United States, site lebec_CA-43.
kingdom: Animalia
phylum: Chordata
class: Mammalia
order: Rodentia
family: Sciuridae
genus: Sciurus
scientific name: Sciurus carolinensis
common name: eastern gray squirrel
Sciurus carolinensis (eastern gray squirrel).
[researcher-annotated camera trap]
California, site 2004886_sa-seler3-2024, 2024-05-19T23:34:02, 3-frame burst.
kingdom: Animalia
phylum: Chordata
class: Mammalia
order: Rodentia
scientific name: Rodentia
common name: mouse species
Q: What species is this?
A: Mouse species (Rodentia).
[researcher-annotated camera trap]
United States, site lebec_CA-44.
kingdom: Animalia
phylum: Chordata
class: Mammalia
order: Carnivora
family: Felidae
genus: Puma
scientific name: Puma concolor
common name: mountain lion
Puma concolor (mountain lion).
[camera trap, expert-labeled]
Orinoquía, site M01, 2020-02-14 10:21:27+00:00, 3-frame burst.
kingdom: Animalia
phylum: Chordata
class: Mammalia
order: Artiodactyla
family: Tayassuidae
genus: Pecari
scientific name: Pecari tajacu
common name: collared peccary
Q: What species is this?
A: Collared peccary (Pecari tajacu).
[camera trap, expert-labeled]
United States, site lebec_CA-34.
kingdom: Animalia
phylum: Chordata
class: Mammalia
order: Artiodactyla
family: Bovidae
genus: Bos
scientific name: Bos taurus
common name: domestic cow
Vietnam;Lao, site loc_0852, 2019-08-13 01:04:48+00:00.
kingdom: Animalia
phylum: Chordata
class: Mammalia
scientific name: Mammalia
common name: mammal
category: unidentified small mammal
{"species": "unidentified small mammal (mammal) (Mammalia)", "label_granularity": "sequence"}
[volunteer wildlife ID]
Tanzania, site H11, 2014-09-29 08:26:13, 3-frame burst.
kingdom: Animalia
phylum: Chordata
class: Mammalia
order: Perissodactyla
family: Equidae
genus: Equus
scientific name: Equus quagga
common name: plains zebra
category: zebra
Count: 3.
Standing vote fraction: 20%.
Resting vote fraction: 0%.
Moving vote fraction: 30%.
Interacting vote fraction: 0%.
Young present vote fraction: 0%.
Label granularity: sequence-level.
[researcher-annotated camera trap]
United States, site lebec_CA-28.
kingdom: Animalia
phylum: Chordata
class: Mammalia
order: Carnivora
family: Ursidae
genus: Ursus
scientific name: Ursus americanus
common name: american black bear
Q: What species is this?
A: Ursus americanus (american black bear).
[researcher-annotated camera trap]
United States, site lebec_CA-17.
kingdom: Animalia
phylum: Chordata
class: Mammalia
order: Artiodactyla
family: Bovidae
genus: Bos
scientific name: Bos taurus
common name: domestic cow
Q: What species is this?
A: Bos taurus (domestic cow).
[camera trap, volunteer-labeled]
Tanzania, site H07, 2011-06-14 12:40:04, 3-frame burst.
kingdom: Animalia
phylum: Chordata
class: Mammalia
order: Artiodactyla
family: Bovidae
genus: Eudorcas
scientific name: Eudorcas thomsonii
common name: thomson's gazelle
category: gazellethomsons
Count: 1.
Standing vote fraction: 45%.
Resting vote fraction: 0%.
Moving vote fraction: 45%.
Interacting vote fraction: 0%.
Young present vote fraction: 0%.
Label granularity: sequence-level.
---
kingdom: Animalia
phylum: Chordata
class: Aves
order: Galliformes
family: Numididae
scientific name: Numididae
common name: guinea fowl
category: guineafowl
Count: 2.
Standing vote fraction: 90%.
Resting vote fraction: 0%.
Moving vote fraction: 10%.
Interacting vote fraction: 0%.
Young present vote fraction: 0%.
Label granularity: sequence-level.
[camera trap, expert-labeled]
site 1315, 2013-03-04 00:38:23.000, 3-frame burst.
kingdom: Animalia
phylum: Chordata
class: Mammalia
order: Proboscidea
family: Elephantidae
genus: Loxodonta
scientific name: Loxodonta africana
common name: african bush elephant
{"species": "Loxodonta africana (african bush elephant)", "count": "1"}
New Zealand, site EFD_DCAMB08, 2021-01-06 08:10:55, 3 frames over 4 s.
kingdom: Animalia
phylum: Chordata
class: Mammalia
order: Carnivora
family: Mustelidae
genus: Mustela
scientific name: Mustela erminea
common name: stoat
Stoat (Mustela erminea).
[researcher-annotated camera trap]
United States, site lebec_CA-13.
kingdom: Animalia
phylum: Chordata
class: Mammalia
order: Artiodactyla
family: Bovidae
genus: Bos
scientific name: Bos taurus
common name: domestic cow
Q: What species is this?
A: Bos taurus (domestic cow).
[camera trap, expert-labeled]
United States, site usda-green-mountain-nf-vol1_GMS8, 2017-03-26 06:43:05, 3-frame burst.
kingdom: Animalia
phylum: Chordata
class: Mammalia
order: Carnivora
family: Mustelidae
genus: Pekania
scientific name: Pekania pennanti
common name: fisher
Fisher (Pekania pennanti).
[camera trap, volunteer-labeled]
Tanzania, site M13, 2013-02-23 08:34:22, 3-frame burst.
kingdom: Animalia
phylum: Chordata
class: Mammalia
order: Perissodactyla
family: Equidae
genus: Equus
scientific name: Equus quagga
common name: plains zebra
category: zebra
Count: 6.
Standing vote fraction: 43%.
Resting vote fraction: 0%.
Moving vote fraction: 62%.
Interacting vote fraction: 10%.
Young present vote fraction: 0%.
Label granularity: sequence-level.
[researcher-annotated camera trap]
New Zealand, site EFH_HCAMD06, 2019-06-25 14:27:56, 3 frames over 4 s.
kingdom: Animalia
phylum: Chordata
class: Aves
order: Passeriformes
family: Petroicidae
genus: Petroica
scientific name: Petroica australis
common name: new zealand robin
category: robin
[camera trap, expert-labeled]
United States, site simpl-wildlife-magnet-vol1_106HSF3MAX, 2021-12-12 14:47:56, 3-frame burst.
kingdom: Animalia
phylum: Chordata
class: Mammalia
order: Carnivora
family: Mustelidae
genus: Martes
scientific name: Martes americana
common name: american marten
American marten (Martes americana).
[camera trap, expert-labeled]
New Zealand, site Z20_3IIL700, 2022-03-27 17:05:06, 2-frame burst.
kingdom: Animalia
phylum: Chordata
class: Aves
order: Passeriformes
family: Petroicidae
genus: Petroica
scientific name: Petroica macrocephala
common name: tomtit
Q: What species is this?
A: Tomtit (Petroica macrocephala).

WHAT THIS TASK INVOLVES: Number of lines containing the word "small" in the material above: report this figure and nothing more.

RESPONSE: 2